How to Troubleshoot High CPU Issue while Passing High Load Data Traffic Through S6700?


When we are passing 9Gbps through one S6700 switch (being part of RRPP ring), which comes from a single port, the CPU rises up until 60 %. When traffic is stopped, the CPU usage drops down again to its normal values.      

This is a big problem because it is supposed that data should be forwarded using ASIC without utilizing the CPU unit. But why is the CPU at 60 %? It is normal for this load of traffic to come just from one port? Of course not, but what is happened here?

Handling Process

I analyzed the processes handled by the CPU from display cpu-usage: (here are shown the most representative tasks)

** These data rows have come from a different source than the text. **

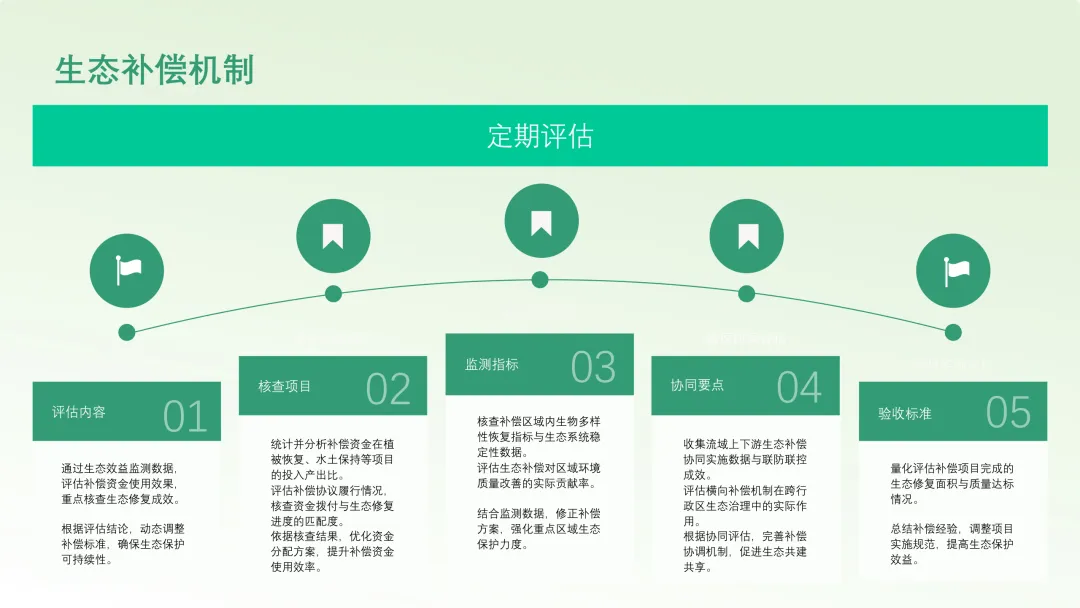 生态补偿机制

定期评估

评估内容 01

通过生态效益监测数据，评估补偿资金使用效果，重点核查生态修复成效。

根据评估结论，动态调整补偿标准，确保生态保护可持续性。

核查项目 02

统计并分析补偿资金在植被恢复、水土保持等项目的投入产出比。
评估补偿协议履行情况，核查资金拨付与生态修复进度的匹配度。
依据核查结果，优化资金分配方案，提升补偿资金使用效率。

监测指标 03

核查补偿区域内生物多样性恢复指标与生态系统稳定性数据。
评估生态补偿对区域环境质量改善的实际贡献率。

结合监测数据，修正补偿方案，强化重点区域生态保护力度。

协同要点 04

收集流域上下游生态补偿协同实施数据与联防联控成效。
评估横向补偿机制在跨行政区生态治理中的实际作用。
根据协同评估，完善补偿协调机制，促进生态共建共享。

验收标准 05

量化评估补偿项目完成的生态修复面积与质量达标情况。

总结补偿经验，调整项目实施规范，提高生态保护效益。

bcmL2MOD.0           17%         0/8285f38d       tS16  //Task that handles mac-flapping.
bcmCNTR.0             8%         0/40c54910       tS17
PPI                   7%         0/36d7ee7e       PPI Product Process Interface   // PPI: This is a task at the adaptation layer. Maintain chip interface status
bmLINK.0              2%         0/160654ff       tS1a               //bmLI: Scan port status and notify the application modules of status changes

So the switch is facing mac-flapping from the RRPP ring? Great discovery but there is no other traffic in the ring than the one used for testing. 
Are related? The customer had a strange way of testing high load traffic by plugging the traffic generator / measuring device on one port (e.g. xg0/0/13) and using loopback internal on the way-out port (e.g. xg0/0/14) so all the frames sent to the way-out port  are coming back from that port.
How this could represent the resolution for high-cpu issue? Well, after all is quite simple because using a traffic generator the source MACs of the frames are the same and  coming from both ports xg0/0/13 and xg0/0/14 – when is coming back – it is processed by the switch as mac-flapping that is why it causes high-cpu. Witness is the output of display mac-address flapping record:

["TES1-EQI1.192"]display mac-address flapping record
S  : start time
E  : end time
(Q) : quit vlan
(D) : error down
Move-Time             VLAN MAC-Address   Original-Port   Move-Ports      MoveNum
S:2014-10-03 00:09:20 1818 cafe-beef-cafe XGE0/0/13       XGE0/0/14       35186
E:2014-10-03 00:09:53
Root Causes

The way how the customer wanted to pass high load traffic through the S6700 switch enabling on the way-out port loopback internal command.


Please kindly note do not use loopbacks while testing traffic performances and having the traffic source coming from a measuring device/traffic generator.